One of my dear mentors always tells me that we should do everything we do for God with excellence.
I sure wasn’t doing anything with excellence when I was giving it the bare minimum amount of my time possible before flying to the next task. And so it was time for things to go. 
I never thought I would drop out of a college class, it seemed like that would make me a failure, but God said do it. 
I thought that it would be wrong to give up being involved in a certain ministry at my church, but God said to slow down. 
I thought it would make me a failure to cut my blog back to one post a week, but He reminded me that this is all for Him, and He decides when and what I need to write. 

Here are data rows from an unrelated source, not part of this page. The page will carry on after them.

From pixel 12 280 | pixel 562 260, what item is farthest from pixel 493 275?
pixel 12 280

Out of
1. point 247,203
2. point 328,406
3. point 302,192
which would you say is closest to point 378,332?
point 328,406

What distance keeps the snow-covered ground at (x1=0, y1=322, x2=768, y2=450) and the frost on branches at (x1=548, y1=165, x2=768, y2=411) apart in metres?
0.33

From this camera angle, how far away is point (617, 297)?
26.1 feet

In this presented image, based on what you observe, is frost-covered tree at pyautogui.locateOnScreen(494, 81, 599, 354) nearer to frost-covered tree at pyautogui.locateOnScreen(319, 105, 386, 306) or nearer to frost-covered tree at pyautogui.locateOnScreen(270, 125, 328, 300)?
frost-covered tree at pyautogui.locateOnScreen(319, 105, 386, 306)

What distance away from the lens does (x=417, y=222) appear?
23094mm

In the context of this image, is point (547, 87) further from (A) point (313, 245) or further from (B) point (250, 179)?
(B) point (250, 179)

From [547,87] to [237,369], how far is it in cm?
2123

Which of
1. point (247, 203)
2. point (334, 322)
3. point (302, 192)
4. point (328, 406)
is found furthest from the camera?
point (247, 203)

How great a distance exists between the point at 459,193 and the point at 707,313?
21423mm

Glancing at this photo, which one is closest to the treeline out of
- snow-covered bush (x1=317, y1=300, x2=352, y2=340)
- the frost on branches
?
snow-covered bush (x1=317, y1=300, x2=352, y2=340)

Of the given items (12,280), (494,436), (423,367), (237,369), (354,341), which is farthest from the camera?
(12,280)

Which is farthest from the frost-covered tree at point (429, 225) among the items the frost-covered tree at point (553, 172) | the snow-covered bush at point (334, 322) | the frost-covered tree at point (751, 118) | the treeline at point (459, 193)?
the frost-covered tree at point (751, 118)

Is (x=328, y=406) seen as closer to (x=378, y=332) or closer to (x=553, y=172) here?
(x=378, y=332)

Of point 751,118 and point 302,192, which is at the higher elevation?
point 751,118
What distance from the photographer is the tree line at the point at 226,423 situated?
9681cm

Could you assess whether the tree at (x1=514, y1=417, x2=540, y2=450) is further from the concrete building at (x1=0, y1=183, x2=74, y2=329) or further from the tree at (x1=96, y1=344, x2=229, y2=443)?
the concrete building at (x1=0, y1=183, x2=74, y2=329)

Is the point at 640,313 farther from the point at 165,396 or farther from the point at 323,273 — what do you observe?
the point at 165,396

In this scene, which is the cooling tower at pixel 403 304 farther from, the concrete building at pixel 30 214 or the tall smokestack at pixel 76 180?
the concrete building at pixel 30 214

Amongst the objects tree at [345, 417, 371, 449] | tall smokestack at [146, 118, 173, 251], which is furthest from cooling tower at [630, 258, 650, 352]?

Then Jesus said, “Come to me, all of you who are weary and carry heavy burdens, and I will give you rest. Take my yoke upon you. Let me teach you, because I am humble and gentle at heart, and you will find rest for your souls. For my yoke is easy to bear, and the burden I give you is light.” — Matthew 11:28-30

God didn’t design me to keep putting such a heavy load on myself. He designed me to need rest. And when I’m overloaded, my heart isn’t soft to the new things that He may be bringing to my life. 
I’ve always believed that I had to say yes to too many things. Be committed too many places. Do every “good” thing. But this week, God taught be that sometimes, “No” is the best yes to my life. The best yes to His plans for me. The best yes to having time for the things that really matter. 
The LORD replied, “I will personally go with you, Moses, and I will give you rest—everything will be fine for you.” — Exodus 33:14

As You went with Moses, LORD, go with me in everything I do. May I glorify You in all and find rest in You alone. Amen.